Siberian elm is the dominant deciduous tree across much of Kimball.

Fortunately, if one takes a closer look at the trees of Kimball, it becomes pretty clear that there are other species proven tough and adaptable to the community. Colorado spruce is perhaps the second most dominant tree of Kimball and it rises prominently like green spires sprinkled throughout the community. These trees are especially noticeable as one drives down into Kimball from higher elevations to the north or south. Indeed, many visitors to town remark about the lovely spruce trees. Other proven evergreens include ponderosa pine and Austrian pine, both tough as nails stalwarts for the community.
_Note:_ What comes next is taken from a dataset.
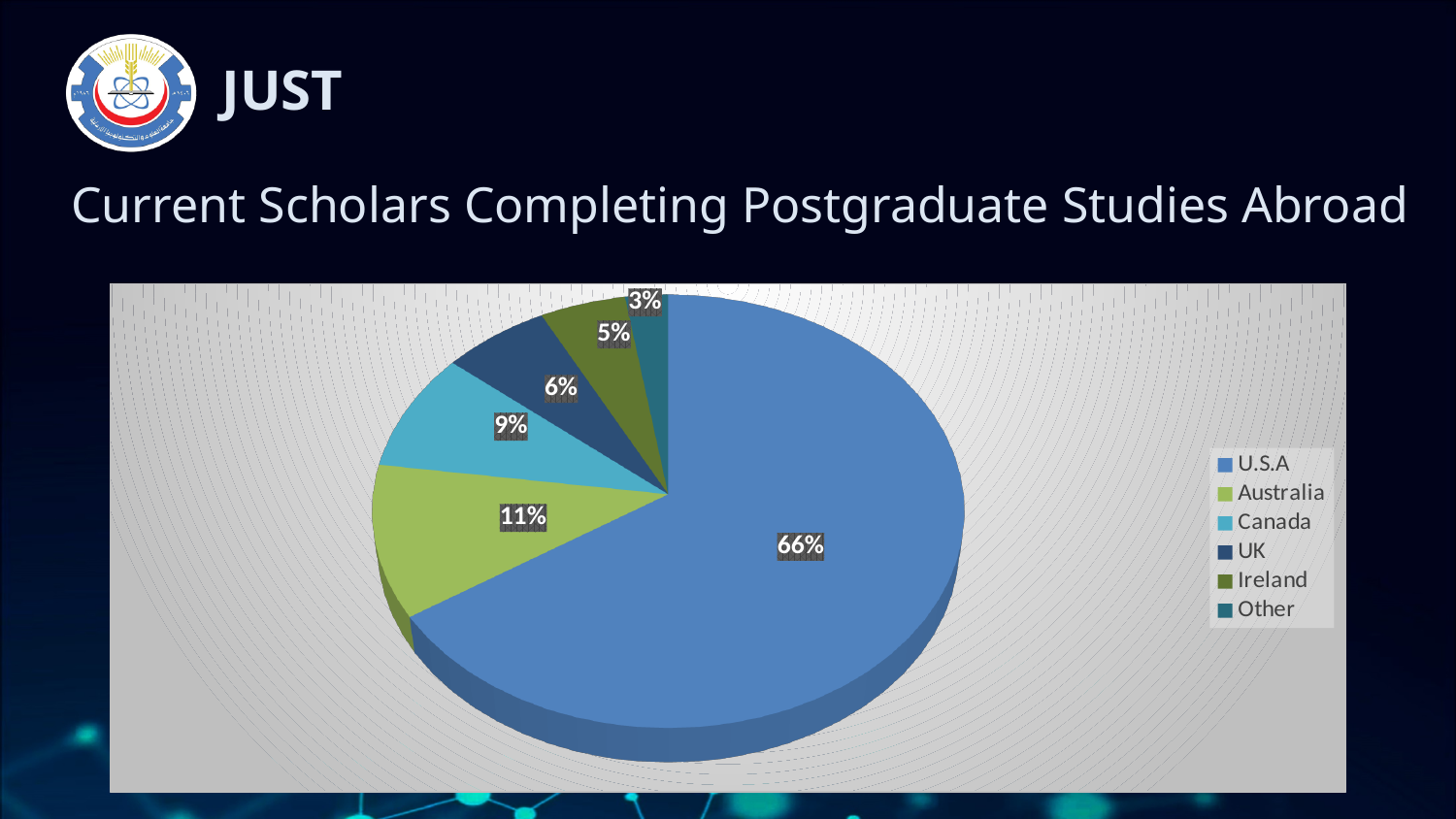
What is the value shown for the UK? 6% What is the value shown for Australia? 11% What is the value shown for Canada? 9% What is the value shown for Ireland? 5% Which category has the largest share of the pie? U.S.A How many categories does the legend list? 6 Which has a larger share, Canada or Ireland? Canada What is the title of the slide containing the chart? Current Scholars Completing Postgraduate Studies Abroad What is the difference between the shares for U.S.A and Australia? 55% What share of the pie does U.S.A account for? 66% Which category has the smallest share of the pie? Other What kind of chart is shown on the slide? Pie chart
Kimball is marked by many nice Colorado spruce trees.
 
My favorite tree for Kimball would be the bur oak (OK, its my favorite tree period). Though they are few in number, the bur oaks found here and there all seem to be doing well, many with no extra care or watering to survive the frequent droughts. Where they get just a little care, they are fantastic and are able to grow relatively quickly. If I lived in Kimball, I would set a goal of planting a large number of bur oaks across the community each year.

Bur oak should be planted more. Imagine if trees like this one from North Platte were more common across town. 

Some of the other deciduous trees of prominence around town include hackberry (of course), honeylocust, coffeetree, catalpa, American elm, green ash, linden, cottonwood and silver poplar. A species that really catches my eye and that deserves much wider use is black walnut. That is an amazing tree in its adaptability to tough conditions.  So come on Kimball - plant more trees including more of these proven and deserving species. And give them just a little bit more care.

The black walnut (left in photo) is doing well with very little care.